El hombre -gran fabricante de conceptos- es un artífice de la construcción. Así como el
alción (martín pescador) construye su nido sobre las aguas, el hombre construye un esquema de
conceptos. Ellos son tenues como hilos de araña, pero también firmes para soportar el vaivén de
la masa móvil sobre la que se sostiene. El inventor del conocimiento es semejante a quien
esconde una llave detrás de un arbusto y luego celebra por haberla encontrado. Él lo inventó y
luego él lo festeja.
El astrólogo cree que las estrellas están al servicio de los humanos. Del mismo modo, el
científico cree que el mundo está en función del hombre. No repara, por cierto, que entre objeto
y sujeto no existe ninguna correspondencia ni exactitud, sino únicamente comportamiento
estético. Ante los objetos, ante la complejidad de la realidad, ante la vastedad del mundo se
emiten metáforas para referenciarlos, se traduce a palabras la intuición, se interpreta la
excitación nerviosa, y nada más. No hay esencias habitando en lo empírico (nosotros solo
recibimos estímulos). No hay esencia en los conceptos (son meras palabras). Solo hay
apariencia o, dicho de otra manera, no hay hechos sino interpretaciones.
Cabe preguntarse entonces qué es el conocimiento aceptado. Es el olvido -a fuerza de
repetición- de que las proposiciones son metáforas. Es imaginar que la relación entre excitación
nerviosa e imagen mental es una vinculación causal. No se tiene en cuenta que hasta un sueño
que se repitiera innumerables veces acabaría por parecernos real.
La pretendida regularidad de la naturaleza surge porque todos percibimos de manera similar.
Y, en función de ello, proyectamos nuestra manera de percibir a las cosas, como si la
“regularidad” se diera en ellas. No obstante, si alguien viera rojo lo mismo que otro ve verde, y
un tercero en lugar de ver colores escuchara un sonido ante el mismo estímulo, y otra persona
sintiera un sabor dulce, ¿dónde quedaría la legalidad (o regularidad) de la naturaleza? Es obvio
que trasplantamos nuestras subjetividades al afuera y luego aseguramos que conocemos ese
afuera.
La naturaleza sólo nos permite captar efectos. Luego los relacionamos entre ellos y les
agregamos nuestras nociones de tiempo, espacio, número y sucesión. Establecemos estrictos
parámetros matemáticos y finalmente enunciamos leyes naturales. Se nos olvidó que,
exceptuando los efectos, las demás nociones las produce el sujeto, no las cosas o la naturaleza.

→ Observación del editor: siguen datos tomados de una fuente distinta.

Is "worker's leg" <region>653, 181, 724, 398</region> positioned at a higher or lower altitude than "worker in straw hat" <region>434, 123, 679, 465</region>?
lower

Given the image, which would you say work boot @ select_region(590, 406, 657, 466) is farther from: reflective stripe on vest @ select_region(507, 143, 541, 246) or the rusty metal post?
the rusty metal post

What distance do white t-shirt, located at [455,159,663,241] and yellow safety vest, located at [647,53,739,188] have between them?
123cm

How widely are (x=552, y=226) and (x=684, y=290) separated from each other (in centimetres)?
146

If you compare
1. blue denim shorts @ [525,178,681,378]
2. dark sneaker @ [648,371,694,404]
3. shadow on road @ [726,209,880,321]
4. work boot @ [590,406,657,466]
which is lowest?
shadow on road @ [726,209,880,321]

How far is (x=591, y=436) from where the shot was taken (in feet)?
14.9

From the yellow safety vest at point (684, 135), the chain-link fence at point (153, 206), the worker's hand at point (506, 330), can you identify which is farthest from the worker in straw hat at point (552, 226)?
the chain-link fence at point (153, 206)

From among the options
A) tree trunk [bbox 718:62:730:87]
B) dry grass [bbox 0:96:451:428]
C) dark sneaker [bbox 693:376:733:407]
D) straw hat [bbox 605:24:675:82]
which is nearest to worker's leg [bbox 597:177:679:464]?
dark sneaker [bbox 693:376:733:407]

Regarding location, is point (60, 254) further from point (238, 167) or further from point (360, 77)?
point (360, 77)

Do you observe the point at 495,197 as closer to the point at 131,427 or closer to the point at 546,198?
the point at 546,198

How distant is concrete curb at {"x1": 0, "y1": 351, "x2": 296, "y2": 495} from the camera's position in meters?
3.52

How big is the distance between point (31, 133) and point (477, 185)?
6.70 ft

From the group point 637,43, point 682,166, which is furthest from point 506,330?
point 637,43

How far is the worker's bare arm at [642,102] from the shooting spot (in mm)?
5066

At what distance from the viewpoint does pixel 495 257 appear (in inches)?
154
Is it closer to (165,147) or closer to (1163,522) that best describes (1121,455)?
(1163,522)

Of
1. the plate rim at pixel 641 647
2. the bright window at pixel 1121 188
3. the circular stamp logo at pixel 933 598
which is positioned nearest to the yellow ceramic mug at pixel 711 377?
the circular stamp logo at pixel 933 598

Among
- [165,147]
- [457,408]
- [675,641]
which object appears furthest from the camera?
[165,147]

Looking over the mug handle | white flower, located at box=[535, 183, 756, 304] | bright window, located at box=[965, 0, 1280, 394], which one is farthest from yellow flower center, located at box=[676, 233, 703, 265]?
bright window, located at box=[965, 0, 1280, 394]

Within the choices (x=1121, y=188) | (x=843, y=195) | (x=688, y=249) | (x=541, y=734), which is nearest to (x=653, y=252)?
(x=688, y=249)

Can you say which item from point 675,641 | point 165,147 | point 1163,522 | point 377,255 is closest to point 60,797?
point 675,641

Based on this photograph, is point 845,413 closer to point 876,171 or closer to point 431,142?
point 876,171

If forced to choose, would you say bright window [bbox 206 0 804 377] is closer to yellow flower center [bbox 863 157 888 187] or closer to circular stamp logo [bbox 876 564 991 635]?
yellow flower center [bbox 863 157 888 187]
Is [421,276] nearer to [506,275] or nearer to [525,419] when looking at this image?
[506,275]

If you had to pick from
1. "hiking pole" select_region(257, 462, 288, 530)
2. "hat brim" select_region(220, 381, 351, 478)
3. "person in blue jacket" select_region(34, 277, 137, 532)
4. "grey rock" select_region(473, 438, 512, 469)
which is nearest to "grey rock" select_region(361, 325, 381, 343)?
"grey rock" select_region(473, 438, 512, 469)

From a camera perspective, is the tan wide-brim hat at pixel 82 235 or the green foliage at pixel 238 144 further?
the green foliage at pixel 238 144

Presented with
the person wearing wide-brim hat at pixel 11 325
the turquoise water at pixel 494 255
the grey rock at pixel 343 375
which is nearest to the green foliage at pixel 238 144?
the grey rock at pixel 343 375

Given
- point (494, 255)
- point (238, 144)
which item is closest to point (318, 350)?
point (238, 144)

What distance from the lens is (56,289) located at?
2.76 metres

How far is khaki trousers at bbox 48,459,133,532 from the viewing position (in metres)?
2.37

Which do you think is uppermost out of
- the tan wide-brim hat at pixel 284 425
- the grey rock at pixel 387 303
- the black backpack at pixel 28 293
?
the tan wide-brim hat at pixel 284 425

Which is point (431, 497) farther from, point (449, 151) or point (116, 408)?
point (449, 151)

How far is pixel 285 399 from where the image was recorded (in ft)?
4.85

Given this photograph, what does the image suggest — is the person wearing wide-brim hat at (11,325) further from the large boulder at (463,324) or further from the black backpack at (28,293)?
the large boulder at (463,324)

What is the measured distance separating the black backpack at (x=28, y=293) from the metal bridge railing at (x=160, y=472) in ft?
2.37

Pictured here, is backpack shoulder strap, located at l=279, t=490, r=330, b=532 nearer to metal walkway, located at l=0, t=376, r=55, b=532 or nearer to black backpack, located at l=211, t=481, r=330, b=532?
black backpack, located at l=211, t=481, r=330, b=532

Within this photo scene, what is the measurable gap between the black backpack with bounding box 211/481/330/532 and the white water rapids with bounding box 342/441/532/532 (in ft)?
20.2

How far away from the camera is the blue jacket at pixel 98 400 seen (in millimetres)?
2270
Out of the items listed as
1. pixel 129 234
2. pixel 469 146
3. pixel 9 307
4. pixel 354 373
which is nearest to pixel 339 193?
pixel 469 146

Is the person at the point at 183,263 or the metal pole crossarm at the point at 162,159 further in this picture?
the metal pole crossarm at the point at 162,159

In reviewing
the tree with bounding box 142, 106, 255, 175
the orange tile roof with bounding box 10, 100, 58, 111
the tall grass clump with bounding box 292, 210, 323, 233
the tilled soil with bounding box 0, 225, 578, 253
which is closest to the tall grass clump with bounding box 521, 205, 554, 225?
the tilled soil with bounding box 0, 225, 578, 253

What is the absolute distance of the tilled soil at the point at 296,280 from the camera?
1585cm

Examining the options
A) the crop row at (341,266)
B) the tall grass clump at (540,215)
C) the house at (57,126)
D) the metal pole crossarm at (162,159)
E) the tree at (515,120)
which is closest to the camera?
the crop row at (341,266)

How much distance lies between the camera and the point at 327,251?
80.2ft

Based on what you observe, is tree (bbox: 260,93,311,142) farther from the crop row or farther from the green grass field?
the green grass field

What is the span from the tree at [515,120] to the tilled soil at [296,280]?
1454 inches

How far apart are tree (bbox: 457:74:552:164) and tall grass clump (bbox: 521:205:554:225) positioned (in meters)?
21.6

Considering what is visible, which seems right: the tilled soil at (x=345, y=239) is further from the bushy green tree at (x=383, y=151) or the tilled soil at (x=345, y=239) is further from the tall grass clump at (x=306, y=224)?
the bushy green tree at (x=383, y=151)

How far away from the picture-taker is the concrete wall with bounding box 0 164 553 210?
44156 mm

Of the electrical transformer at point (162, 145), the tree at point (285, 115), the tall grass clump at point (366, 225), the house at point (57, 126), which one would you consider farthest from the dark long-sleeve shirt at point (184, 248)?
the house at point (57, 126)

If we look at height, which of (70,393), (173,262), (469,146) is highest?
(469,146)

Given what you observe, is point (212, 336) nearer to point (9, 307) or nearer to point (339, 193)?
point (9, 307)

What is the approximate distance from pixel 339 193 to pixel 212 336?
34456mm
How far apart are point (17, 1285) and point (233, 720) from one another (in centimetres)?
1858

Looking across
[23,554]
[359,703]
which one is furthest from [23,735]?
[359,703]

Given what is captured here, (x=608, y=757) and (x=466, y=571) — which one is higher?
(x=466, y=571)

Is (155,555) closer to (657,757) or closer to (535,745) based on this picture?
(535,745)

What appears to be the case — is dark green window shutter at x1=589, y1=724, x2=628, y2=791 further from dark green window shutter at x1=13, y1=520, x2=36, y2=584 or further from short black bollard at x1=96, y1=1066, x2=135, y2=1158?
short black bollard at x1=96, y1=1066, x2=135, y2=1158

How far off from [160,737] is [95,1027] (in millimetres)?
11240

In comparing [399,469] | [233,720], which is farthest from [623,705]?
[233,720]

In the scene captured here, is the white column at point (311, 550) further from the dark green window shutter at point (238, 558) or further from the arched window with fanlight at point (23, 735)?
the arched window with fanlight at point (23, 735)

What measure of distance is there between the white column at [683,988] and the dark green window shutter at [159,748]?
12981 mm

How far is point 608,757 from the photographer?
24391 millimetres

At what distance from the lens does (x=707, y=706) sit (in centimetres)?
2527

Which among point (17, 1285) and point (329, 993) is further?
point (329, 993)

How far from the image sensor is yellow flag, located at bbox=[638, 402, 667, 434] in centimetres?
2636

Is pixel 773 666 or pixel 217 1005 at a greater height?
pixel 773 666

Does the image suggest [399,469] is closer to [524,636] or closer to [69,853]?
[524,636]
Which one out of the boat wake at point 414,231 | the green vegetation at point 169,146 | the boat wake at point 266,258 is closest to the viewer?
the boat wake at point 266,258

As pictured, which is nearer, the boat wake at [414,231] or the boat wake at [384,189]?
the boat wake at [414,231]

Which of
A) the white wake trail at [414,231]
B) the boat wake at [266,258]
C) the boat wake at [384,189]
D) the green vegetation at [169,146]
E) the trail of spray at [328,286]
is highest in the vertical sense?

Ese olvido nos hace caer en la trampa de creer que el orden establecido está en el mundo,
cuando en realidad es nuestra manera de verlo, que depende de nuestra capacidad intelectual de
subsumir las metáforas bajo las categorías de tiempo, espacio y número.
En ese proceso es crucial el papel del lenguaje. Así como la abeja construye celdilla y las
llena con miel, los humanos construimos estructuras lingüísticas y las “llenamos” con efectos.
He ahí la ciencia.
El mundo de la experiencia es caótico, las celdillas que construye el científico lo torna
previsible, ordenado, reglamentado. El proceso de seguir produciendo metáforas útiles
enriquece continuamente al mundo de la ciencia. No se recuerda que comenzó siendo arte, pues
la metáfora es del orden de la estética.
Al científico lo guían los conceptos, al artista las intuiciones.
Hay que tener cierta actitud ante la existencia para producir metáforas puramente estéticas
sin exigencias de veracidad. Es la actitud del sujeto intuitivo. Su opuesto es el sujeto racional, el
que establece celdas lingüísticas y traslada sus categorías intelectuales a los efectos
provenientes de la naturaleza. Trata de mantener todo bajo control, goza menos de la vida, pero
la sufre menos también. Se aferra a lo previsible, busca seguridades. En cambio, el sujeto
intuitivo goza lo instantáneo, se libera, disfruta. Pero cuando sufre, sufre profundamente, carece
de pólizas para su seguridad. Aunque vive intensamente apostando a la estética. No está
preocupado por hacer valer como verdades sus interpretaciones de la realidad, de ahí surge su
serenidad. El sujeto racional, por su parte, intenta no quedar a la intemperie y, si las cosas se
complican, se envuelve en su cálido manto alejándose de los peligros a paso lento, tratando
sobre todo de no perder su cobertura de “dignidad”.